Hernandez's group hasn't alleged the U.S. couple who adopted the girl knew anything about her being kidnapped.
Anyeli Hernandez Rodriguez was born Oct. 1, 2004, the second child of Rodriguez, a housewife, and her bricklayer husband, Dayner Orlando Hernandez.
The girl disappeared Nov. 3, 2006, as Rodriguez was distracted while opening the door to their house in a working class suburb, San Miguel Petapa. She turned to see a woman whisk the girl, then 2 years old, away in a taxi.
Rodriguez spent over a year at an adoption agency before being adopted by the U.S. family.

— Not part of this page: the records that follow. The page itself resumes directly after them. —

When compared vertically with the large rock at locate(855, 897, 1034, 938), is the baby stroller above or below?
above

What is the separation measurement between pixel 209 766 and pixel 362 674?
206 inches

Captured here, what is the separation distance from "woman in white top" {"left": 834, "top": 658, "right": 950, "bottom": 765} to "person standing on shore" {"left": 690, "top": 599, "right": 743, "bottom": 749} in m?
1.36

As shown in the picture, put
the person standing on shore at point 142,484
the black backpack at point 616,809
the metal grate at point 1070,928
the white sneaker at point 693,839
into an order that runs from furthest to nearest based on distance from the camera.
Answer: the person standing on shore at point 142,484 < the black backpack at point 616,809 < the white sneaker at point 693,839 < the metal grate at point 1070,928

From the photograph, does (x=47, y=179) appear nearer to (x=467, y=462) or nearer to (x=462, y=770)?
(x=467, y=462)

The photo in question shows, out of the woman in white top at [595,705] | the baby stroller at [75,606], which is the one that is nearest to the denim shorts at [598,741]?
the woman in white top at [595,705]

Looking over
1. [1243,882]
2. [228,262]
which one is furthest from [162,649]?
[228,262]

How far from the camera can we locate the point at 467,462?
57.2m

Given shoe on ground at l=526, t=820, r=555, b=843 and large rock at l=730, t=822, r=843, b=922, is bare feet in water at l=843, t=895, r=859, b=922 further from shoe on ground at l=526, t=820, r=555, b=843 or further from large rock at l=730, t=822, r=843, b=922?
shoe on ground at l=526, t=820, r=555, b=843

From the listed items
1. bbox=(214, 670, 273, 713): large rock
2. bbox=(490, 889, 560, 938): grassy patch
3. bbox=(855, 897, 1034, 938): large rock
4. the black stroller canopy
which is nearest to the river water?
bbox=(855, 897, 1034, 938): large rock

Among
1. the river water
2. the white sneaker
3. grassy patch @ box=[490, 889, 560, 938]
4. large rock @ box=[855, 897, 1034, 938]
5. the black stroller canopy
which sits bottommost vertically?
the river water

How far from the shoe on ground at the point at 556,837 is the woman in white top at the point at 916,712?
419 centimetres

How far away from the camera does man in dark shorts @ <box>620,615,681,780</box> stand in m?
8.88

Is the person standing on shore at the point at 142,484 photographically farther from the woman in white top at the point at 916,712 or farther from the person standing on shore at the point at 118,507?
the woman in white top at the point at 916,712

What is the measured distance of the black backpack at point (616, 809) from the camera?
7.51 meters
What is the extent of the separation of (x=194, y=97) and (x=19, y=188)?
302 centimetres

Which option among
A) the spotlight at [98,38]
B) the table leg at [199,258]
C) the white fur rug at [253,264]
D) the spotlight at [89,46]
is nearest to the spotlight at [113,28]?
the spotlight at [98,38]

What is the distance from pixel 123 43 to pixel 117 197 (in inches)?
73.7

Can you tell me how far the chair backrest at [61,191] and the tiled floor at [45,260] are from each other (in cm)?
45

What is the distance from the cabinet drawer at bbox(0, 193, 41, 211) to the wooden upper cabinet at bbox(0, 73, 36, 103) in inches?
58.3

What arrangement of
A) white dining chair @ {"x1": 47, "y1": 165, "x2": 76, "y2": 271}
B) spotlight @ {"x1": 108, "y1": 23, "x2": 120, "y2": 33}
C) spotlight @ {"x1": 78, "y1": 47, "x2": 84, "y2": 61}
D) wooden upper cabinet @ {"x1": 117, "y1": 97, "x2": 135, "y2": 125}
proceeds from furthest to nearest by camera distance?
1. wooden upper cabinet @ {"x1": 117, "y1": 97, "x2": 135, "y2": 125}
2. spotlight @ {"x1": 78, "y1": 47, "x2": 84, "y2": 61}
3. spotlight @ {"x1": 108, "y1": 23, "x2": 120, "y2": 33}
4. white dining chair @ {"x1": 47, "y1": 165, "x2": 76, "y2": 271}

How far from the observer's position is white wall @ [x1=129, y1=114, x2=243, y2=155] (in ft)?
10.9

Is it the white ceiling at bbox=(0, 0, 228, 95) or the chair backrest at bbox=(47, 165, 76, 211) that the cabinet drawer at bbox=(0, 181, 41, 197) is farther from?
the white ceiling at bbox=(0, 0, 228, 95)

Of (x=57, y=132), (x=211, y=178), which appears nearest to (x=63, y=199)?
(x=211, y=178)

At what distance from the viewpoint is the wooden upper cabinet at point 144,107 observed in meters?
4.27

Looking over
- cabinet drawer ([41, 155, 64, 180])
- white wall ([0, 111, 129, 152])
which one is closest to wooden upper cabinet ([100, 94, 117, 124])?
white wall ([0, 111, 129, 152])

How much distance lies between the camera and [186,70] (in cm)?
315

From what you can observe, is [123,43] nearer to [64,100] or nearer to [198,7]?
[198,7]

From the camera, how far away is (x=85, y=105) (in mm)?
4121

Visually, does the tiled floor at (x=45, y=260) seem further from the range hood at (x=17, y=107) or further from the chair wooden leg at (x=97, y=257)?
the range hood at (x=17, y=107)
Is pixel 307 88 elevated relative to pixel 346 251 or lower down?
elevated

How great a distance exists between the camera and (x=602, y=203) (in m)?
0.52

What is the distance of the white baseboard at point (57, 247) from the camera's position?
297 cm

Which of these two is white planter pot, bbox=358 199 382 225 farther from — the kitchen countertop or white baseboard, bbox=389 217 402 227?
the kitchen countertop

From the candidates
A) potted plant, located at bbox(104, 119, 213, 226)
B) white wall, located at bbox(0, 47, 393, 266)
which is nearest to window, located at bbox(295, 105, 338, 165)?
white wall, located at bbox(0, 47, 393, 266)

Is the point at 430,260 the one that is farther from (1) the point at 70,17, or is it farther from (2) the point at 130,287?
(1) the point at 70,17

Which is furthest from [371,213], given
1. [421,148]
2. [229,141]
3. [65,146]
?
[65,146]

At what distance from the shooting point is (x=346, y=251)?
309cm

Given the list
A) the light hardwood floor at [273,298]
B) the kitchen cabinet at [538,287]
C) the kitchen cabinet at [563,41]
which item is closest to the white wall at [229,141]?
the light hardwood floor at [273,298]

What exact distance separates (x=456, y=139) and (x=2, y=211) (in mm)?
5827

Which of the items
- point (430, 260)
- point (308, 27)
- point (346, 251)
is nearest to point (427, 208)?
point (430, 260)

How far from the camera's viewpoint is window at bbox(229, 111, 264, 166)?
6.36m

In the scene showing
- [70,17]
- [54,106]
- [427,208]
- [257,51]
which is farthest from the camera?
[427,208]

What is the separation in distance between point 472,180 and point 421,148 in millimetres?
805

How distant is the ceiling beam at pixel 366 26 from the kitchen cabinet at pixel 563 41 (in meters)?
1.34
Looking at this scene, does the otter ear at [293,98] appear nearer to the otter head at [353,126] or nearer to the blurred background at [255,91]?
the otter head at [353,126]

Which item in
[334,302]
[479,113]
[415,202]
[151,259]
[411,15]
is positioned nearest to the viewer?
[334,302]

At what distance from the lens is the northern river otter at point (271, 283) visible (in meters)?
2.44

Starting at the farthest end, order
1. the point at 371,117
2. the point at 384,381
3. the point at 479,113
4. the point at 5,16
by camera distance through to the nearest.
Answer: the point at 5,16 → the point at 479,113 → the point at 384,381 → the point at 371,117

Guatemala's quick adoptions once made this Central American nation of 14 million people a top source of children for the U.S., leading or ranking second only to China with about 4,000 adoptions a year.
But the Guatemalan government suspended adoptions in late 2007 after widespread cases of fraud, including falsified paperwork, fake birth certificates and charges of baby theft — though they still allowed many adoptions already in process to go ahead.
The International Commission Against Impunity in Guatemala, a U.N.-created agency prosecuting organized crime cases in Guatemala, has reviewed more than 3,000 adoptions completed or in process and found nearly 100 grave irregularities.
Guatemalan authorities have prosecuted three people on charges relating to the alleged abduction.